What this task involves >> Reproduce each of the following records verbatim, keeping every line unchanged.

Information shown >>
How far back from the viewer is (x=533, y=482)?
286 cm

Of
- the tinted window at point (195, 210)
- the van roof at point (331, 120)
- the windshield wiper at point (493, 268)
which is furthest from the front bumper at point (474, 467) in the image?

Task solution >>
How far back from the viewer is (x=533, y=482)?
286 cm

Of
- the tinted window at point (195, 210)
- the van roof at point (331, 120)
- the windshield wiper at point (493, 268)
which is furthest from the front bumper at point (474, 467) in the image?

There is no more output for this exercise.